(Zeilen aus einem Datensatz zum räumlichen Denken)
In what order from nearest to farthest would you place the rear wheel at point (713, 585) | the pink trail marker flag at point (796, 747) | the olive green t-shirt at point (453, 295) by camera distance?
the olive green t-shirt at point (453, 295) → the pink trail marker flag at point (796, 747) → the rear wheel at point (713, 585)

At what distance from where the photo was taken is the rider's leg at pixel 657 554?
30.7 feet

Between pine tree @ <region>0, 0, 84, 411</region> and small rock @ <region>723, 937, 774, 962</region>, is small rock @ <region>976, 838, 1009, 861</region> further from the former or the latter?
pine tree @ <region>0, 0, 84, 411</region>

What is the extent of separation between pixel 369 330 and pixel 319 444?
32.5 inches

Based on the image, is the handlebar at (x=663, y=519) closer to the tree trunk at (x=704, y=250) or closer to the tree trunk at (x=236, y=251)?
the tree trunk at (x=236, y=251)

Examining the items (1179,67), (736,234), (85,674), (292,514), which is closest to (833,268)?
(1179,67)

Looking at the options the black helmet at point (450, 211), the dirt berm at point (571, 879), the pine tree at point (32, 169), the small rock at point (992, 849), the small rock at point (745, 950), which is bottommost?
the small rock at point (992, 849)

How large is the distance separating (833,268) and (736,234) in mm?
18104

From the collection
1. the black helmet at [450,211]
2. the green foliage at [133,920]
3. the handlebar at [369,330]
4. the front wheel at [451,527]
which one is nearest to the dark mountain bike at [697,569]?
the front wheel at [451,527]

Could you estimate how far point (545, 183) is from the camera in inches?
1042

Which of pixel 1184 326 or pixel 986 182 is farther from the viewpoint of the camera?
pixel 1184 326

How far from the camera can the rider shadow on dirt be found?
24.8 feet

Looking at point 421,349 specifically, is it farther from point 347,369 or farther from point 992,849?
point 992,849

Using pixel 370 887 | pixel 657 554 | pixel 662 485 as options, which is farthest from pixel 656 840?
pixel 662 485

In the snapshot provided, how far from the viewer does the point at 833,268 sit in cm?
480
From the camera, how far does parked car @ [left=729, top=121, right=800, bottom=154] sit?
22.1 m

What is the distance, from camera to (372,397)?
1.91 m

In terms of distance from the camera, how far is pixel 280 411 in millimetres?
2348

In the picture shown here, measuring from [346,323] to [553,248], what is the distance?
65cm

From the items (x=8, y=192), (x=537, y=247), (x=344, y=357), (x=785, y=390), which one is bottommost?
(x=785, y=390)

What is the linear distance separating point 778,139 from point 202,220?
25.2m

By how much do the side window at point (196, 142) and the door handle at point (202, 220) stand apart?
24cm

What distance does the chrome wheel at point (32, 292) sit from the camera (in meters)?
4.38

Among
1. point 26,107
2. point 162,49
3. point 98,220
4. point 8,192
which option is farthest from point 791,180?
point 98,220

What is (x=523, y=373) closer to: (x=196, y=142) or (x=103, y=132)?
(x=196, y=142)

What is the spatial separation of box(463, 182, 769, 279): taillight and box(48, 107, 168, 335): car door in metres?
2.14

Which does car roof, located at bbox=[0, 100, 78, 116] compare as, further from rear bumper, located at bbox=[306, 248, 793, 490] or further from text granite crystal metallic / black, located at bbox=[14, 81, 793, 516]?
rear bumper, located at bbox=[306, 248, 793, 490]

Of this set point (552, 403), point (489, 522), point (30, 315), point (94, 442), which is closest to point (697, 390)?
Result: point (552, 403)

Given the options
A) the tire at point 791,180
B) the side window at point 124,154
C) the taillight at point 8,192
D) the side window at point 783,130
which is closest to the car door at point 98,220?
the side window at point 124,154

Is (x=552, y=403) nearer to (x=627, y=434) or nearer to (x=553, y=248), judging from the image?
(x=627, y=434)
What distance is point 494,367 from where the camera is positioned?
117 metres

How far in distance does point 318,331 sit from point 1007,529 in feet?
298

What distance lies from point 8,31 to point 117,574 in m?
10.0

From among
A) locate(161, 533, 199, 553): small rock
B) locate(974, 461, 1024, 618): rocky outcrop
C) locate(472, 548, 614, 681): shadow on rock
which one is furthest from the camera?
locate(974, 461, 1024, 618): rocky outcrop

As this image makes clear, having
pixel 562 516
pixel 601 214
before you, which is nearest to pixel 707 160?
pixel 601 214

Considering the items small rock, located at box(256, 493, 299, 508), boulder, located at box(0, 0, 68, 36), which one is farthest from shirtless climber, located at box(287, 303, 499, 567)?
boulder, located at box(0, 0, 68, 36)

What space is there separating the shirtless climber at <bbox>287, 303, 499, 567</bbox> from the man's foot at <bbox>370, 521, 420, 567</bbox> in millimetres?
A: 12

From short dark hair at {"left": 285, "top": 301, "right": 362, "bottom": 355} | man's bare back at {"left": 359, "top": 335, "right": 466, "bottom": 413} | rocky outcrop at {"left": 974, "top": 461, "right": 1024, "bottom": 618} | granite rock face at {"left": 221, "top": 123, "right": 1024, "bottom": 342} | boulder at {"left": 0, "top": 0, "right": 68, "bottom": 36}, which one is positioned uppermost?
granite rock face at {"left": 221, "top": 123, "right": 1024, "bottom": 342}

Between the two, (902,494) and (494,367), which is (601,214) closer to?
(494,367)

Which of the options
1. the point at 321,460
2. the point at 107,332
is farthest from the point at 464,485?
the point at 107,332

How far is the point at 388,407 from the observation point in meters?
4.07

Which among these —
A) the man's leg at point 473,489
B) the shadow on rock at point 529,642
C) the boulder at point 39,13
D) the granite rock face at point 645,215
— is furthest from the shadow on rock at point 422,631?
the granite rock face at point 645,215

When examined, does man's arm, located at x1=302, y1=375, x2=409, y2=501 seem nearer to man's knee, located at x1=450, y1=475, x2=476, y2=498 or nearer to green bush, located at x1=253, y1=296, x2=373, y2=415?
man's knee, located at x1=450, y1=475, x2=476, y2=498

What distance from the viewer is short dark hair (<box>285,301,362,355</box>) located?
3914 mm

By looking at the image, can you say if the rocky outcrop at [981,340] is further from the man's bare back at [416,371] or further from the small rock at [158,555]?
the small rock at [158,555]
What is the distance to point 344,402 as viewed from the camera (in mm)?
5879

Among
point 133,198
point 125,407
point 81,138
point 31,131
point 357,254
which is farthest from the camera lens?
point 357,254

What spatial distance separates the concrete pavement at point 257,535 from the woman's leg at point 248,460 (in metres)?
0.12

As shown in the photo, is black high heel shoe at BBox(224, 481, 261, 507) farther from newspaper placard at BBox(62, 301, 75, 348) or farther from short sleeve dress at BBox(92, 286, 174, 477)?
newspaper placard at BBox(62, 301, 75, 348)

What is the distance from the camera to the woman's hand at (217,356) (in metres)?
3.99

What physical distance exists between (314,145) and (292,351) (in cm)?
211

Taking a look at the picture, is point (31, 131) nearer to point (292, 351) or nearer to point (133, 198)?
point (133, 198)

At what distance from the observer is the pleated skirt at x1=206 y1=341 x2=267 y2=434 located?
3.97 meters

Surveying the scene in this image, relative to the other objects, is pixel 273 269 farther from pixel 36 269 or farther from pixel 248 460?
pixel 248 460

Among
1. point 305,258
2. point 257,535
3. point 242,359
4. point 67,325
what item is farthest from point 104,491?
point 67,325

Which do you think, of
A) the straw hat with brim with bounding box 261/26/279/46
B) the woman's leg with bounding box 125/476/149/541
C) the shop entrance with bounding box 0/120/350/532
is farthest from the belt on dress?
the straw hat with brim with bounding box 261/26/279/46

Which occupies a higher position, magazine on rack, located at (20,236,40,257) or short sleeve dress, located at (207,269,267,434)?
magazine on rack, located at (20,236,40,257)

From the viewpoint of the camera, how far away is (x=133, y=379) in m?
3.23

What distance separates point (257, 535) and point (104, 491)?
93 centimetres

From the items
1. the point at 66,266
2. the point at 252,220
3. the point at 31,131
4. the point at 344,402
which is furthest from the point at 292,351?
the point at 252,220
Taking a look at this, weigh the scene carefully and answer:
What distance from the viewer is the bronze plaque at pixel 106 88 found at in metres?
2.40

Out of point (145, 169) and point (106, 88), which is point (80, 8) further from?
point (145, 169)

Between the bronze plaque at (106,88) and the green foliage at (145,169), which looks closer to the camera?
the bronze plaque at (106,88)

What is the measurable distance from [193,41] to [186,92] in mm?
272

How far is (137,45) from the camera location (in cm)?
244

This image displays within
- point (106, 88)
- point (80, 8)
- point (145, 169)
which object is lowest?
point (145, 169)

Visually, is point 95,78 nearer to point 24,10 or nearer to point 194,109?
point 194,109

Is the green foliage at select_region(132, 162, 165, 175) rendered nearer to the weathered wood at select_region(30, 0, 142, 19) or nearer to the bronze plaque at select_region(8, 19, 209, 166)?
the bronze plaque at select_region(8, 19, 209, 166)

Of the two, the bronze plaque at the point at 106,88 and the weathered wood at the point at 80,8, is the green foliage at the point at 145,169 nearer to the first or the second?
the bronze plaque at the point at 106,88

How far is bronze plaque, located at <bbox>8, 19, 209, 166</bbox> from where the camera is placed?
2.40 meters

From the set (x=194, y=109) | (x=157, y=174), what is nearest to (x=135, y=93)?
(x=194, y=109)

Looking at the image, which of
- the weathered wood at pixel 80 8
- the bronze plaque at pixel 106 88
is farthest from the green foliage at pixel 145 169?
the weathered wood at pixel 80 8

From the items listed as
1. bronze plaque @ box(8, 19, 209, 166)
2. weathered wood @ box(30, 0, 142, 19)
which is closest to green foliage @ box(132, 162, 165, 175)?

» **ANWEISUNGEN**
Schreib die Zeilen unverändert ab, und zwar von der Zeile mit „From the items listed as“ bis zum Ende der Daten.

» **LÖSUNG**
From the items listed as
1. bronze plaque @ box(8, 19, 209, 166)
2. weathered wood @ box(30, 0, 142, 19)
which is closest to green foliage @ box(132, 162, 165, 175)?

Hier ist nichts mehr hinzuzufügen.